* YOUR INSTRUCTIONS *
Rewrite the records from the line containing "What is the distance" up to and including the line containing "1765 millimetres", swapping "dark jacket" for "black jacket" and leaving everything else unchanged. Give only those lines.

* DATASET CONTENT *

----------------

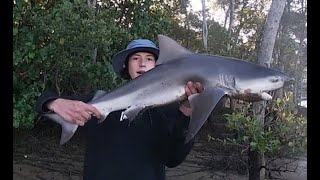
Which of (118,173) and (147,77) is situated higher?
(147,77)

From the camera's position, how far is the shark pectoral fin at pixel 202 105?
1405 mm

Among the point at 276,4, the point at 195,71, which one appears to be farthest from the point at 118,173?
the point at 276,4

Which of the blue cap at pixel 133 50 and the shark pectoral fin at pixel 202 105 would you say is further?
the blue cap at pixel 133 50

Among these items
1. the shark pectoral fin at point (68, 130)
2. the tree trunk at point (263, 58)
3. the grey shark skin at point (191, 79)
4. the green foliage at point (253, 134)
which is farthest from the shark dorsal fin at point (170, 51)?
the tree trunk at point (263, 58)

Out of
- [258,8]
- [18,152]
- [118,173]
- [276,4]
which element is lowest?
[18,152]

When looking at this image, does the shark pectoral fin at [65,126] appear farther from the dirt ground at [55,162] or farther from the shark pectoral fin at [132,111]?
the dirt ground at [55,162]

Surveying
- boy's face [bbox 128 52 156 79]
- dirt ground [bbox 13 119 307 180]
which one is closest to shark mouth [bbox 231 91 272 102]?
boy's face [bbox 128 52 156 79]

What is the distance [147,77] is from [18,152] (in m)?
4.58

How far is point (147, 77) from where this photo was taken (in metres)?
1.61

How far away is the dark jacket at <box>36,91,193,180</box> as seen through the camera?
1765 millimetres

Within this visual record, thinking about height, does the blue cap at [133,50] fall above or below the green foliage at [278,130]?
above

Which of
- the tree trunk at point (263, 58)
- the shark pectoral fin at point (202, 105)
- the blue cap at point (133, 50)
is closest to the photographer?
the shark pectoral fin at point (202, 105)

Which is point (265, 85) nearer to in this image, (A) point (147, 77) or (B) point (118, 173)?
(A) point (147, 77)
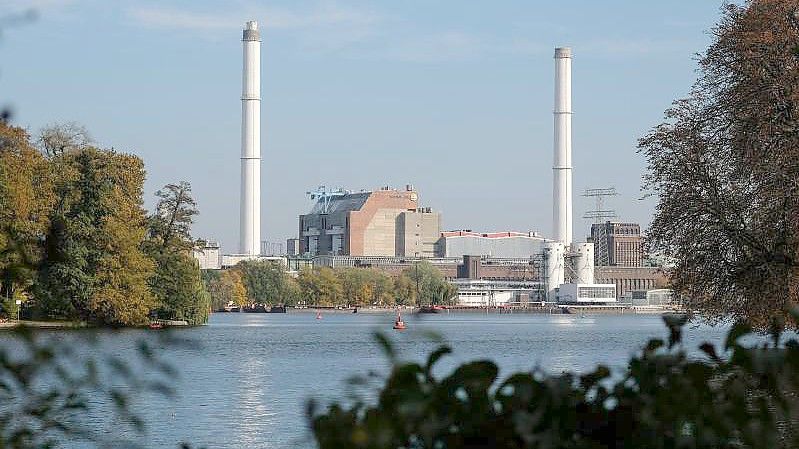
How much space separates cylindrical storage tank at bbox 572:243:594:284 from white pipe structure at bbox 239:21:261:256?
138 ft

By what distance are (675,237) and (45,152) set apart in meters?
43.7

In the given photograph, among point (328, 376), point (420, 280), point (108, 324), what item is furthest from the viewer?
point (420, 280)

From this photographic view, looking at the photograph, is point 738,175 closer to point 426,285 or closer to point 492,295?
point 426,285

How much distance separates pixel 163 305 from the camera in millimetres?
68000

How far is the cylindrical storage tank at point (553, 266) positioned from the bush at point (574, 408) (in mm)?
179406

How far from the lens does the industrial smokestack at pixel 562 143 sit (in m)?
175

----------------

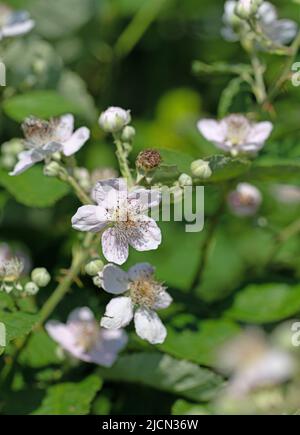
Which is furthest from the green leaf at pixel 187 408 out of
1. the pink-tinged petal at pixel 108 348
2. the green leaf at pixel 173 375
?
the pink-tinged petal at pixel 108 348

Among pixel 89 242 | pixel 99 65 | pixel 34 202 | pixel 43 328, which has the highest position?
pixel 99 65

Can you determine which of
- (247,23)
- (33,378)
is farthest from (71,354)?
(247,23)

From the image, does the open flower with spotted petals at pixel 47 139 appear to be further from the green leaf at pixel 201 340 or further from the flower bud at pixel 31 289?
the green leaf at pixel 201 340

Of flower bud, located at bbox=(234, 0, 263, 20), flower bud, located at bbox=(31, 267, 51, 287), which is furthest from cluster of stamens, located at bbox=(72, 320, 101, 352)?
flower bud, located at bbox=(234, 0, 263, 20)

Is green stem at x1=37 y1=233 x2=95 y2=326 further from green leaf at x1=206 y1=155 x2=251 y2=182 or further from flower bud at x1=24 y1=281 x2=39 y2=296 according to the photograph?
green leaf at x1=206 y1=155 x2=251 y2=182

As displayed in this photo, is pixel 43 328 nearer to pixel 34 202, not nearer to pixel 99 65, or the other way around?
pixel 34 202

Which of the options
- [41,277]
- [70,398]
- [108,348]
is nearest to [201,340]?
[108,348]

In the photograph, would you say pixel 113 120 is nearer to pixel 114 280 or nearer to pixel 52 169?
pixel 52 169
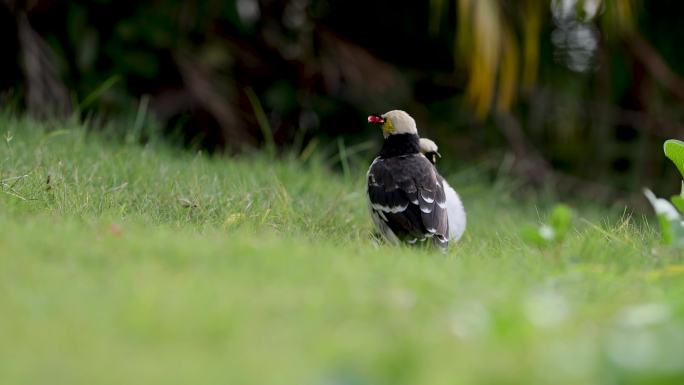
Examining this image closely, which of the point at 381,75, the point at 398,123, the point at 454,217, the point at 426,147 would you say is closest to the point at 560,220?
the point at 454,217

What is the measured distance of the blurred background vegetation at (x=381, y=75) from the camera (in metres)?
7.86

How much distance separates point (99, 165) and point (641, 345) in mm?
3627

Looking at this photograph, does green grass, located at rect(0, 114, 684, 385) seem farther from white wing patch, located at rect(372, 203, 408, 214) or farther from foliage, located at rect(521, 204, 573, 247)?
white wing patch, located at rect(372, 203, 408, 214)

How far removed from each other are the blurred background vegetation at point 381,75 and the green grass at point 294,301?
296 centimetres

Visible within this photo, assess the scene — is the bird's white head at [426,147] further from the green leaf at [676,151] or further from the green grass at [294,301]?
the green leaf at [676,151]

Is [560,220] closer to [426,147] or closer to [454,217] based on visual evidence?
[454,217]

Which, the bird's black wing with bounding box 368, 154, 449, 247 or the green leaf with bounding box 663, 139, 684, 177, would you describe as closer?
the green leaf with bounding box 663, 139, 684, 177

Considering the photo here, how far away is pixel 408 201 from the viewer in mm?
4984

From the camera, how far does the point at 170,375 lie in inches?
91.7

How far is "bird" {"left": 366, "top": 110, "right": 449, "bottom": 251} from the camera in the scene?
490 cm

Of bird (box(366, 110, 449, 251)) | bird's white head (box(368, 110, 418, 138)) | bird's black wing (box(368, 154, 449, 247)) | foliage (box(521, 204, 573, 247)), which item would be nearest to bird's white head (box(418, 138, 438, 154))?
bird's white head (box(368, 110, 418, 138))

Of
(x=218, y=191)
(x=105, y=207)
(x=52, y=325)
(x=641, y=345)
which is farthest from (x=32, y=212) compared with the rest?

----------------

* FULL RESPONSE *
What is the distance [147,77] is from [18,152] (in m)?
4.58

How far is point (147, 77) from where this photo was taken (in metres)?
1.61

How far away is the black jacket at <box>36,91,193,180</box> as seen through the camera?
1765 millimetres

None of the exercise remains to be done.